Se nos finais dos anos 1990 alguém dissesse que a contestação ao capitalismo seria uma das tendências mais profundas dos primeiros anos do século XXI, marcando a década que viu nascer movimentos como Occupy Wall Street, ou coletivos como o grupo Anonymous e organizações como a Wikileaks, o mais provável era que a mensagem não fosse recebida com o maior dos entusiasmos. Mas o hoje as narrativas ditas revolucionárias fazem parte do imaginário popular, tendo mesmo uma importância incontornável na sala de operações do mundo do entretenimento – algumas das produções mais emblemáticas oriundas de Hollywood têm justamente por base críticas mais ou menos explícitas às condições políticas, económicas, e culturais do universo onde se inserem. Olhando para tempos bem recentes- e nem é preciso estar particularmente atento porque as produções em causa são autênticos fenómenos de massa – verifica-se que esta tendência cristaliza a imagem de um momento particularmente conturbado: The Dark Knight Rises, The Hunger Games, Rise of The Planet of The Apes, Elysium, Snowpiercer, em modos diferentes e em contextos específicos, são filmes que fixam uma imagem de contestação em relação às condições do presente na cultura popular. Mark Fisher terminava um artigo para a Frieze com uma interrogação sobre o sentido dessa tendência: será que estas revoluções de Hollywood podem mesmo abrir caminho para um novo sentido de revolta popular?
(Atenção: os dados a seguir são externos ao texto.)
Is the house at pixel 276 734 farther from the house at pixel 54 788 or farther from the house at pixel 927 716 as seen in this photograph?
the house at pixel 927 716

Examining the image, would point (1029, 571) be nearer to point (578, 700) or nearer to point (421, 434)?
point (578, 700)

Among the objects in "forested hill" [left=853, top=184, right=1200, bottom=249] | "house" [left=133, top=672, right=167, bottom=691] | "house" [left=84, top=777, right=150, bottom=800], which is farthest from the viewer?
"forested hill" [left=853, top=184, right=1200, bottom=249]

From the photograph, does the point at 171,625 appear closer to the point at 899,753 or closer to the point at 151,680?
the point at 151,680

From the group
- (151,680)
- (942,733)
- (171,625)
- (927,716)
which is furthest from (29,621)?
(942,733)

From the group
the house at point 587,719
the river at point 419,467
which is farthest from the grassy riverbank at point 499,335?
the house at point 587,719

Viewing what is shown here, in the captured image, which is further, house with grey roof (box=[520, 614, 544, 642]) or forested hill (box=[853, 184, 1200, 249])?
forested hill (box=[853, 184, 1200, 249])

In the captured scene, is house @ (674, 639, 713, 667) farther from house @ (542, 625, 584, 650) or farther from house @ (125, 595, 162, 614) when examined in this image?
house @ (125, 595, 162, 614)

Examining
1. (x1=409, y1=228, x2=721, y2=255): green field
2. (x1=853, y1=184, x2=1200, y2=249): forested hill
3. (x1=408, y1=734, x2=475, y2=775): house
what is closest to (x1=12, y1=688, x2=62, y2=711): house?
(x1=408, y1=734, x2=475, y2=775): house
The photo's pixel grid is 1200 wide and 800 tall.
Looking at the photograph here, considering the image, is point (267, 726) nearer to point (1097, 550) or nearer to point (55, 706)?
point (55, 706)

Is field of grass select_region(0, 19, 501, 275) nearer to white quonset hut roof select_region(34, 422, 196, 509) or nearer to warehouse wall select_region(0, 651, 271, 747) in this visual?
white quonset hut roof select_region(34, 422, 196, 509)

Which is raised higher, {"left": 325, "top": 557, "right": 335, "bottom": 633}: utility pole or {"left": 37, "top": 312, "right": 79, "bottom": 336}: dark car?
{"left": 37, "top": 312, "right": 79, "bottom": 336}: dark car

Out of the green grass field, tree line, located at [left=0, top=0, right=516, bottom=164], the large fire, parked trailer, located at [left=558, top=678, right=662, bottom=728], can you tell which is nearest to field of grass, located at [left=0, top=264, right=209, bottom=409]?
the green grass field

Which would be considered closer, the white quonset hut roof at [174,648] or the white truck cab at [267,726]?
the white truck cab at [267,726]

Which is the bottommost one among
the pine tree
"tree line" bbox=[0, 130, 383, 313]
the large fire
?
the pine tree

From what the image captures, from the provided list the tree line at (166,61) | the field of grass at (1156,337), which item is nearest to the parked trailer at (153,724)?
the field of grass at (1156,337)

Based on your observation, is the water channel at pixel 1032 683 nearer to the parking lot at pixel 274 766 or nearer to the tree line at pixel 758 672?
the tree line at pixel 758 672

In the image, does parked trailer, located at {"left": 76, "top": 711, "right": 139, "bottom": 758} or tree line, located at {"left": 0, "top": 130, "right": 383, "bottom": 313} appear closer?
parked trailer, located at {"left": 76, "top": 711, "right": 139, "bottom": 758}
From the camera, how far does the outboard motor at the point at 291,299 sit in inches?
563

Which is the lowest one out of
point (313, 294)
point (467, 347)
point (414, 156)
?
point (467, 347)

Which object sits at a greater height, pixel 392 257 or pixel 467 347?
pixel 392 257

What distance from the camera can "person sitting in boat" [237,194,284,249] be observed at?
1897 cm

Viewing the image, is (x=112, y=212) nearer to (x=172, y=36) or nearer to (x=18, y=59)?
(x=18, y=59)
Mr. Robot, a série que acaba de ser premiada com o Globo de Ouro para melhor série dramática, é uns dos mais recentes exemplos desteflirt entre o imaginário popular e fantasias de revolta. É aliás interessante estabelecer um contraste entre o grande número de narrativas dedicadas a expor as maquinações do neoliberalismo, projetando nos espectadores um sentimento de agência sobre o autêntico leviatã que é o sistema financeiro contemporâneo, e a reduzida perceção de possibilidade de materialização de um modelo alternativo. Recuando um pouco até aos anos 1980, já Margaret Tatcher usava como slogan a expressão “there is no alternative” (TINA, como acabou por ficar conhecido), expressando com particular agressividade a noção de não haver alternativa à globalização do capitalismo e aos “valores” do mercado livre. Esta polarização entre revoluções à escala planetária e a aparente impossibilidade de pensar outro futuro, por mais caricatural que seja, contribui apesar de tudo para estabelecer alguns dos limites das políticas de representação política.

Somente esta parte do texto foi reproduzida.